Introducing the concepts of groups and teams and the differences between them.
People having meeting in modern office
© Coventry University. CC BY-NC 4.0
How groups and teams function is linked to employee engagement and motivation.
The words ‘group’ and ‘team’ are often treated as interchangeable by many people. However, there are a number of distinct differences between the two. For example, we have football teams and not football groups, or special interest groups rather than special interest teams. While these differences are subtle, it is still important that we understand clearly exactly what these differences are.
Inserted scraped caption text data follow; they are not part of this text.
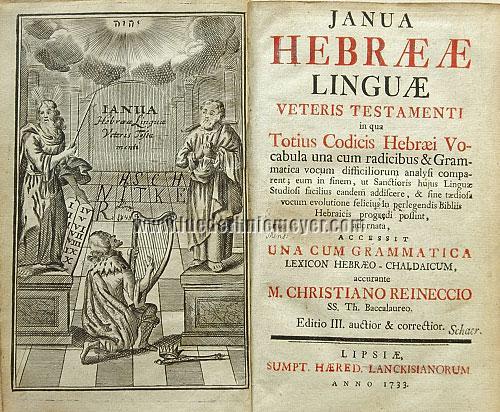 Christianus Reineccius, Janua Hebraeae linguae veteris Testamenti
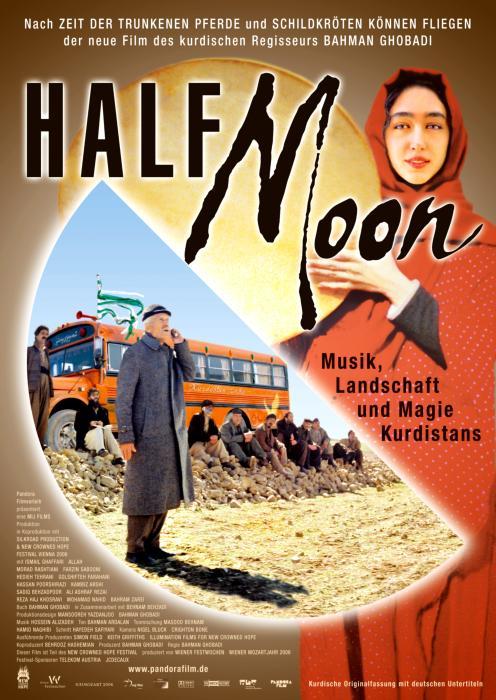 Half_Moon-spb4736458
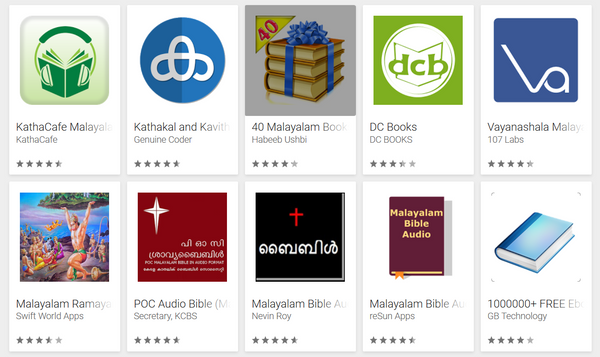 Most Popular Malayalam Android Applications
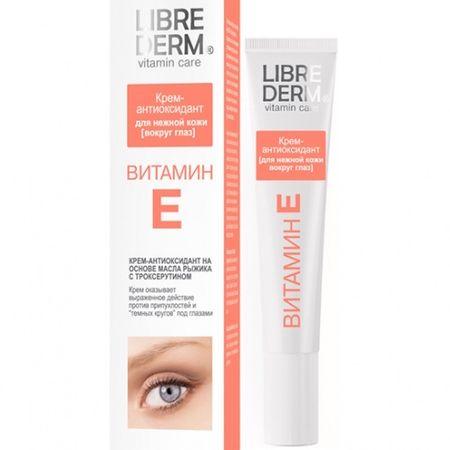 Librederm Витамин Е крем-антиоксидант для нежной кожи вокруг глаз 20 мл (Librederm, Витамин Е)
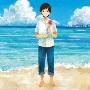 愛し君へ [CD+DVD]<初回限定盤>
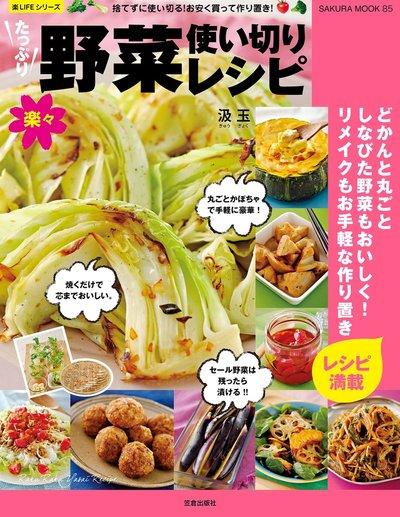 たっぷり野菜楽々使い切りレシピ-電子書籍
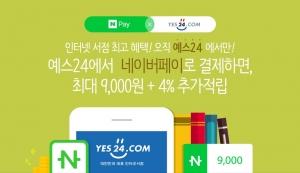 예스24가 네이버 간편결제 서비스 네이버페이로 결제하면 최대 9천원 지급 및 4%를 추가 적립하는 이벤트를 실시한다 (사진제공: YES24)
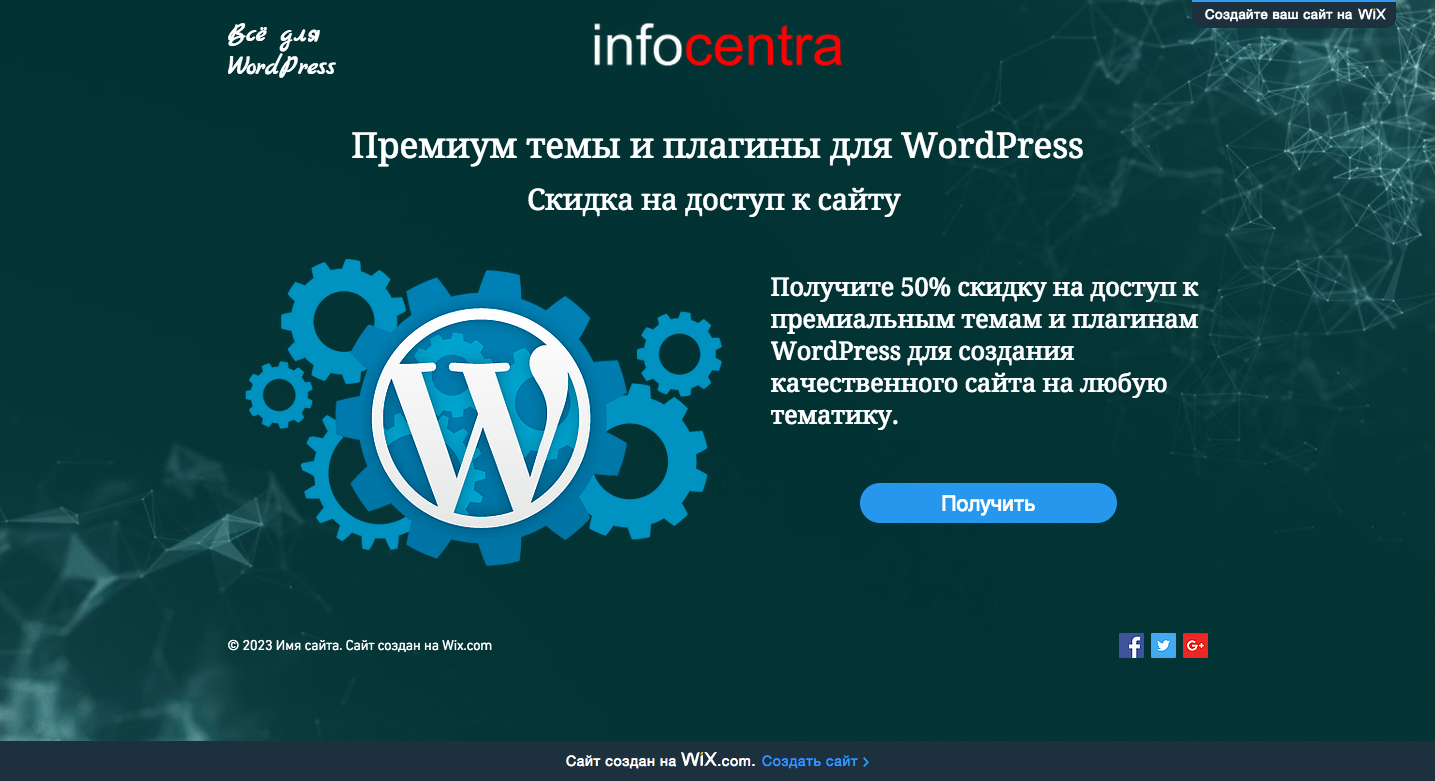 Видео уроки по созданию сайт wordpress спецификация создание сайта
Bloisi, Cook, and Hunsaker (2003: 387) defined groups as:
…two or more people who meet regularly and influence one another over a period of time, perceive themselves as a distinct entity distinguishable from others, share common values and strive for common objectives.
Therefore, people waiting in the GP’s surgery or watching a movie will not constitute a group. While there are many definitions of a group, Brown’s (2000: 4) definition summarises and extends many of them:
A great many groups can be characterized as a collection of people bound together by some common experience or purpose, or who are interrelated in a micro-structure, or who interact with one another. All these may be sufficient conditions to say that a group exists. But perhaps a crucial necessary condition is that those same people also share some conceptions of themselves as belonging to the same social unit.
For individuals, groups satisfy friendship, self-esteem and identity needs; for organisations, they constitute the manager’s main vehicle to achieve the organisational goals. Several different types of groups exist in organisations and most employees are likely to be members of more than one group.
In summary, group members may share information, help each other and make decisions together, but they produce and are accountable for their own individual outputs.


A team can be defined as:
A small number of people with complementary skills, who are committed to a common purpose, set of performance goals, and approach for which they hold themselves mutually accountable.
(Bloisi, Cook, and Hunsaker 2003: 408)
Many definitions of work teams have been advanced over the last two decades. Taken together, work teams are complex social and dynamic entities, characterised by the following:
  • There are two or more members
  • Members have shared goals related to their work
  • They interact with each other to achieve these shared goals
  • Team members have well-defined and independent roles
  • Expertise, roles and functions are distributed
  • They are hierarchically organised
  • They have a limited lifespan
  • They engage in cycles of performance
  • They are embedded in an organisational environment that influences its processes and performance outcomes
(Chmiel, Fraccaroli, and Sverke 2017)
In summary, teams engage in collective work that happens because of a coordinated effort of all team members. Each team member is accountable not only for their own output but for the output of the entire team.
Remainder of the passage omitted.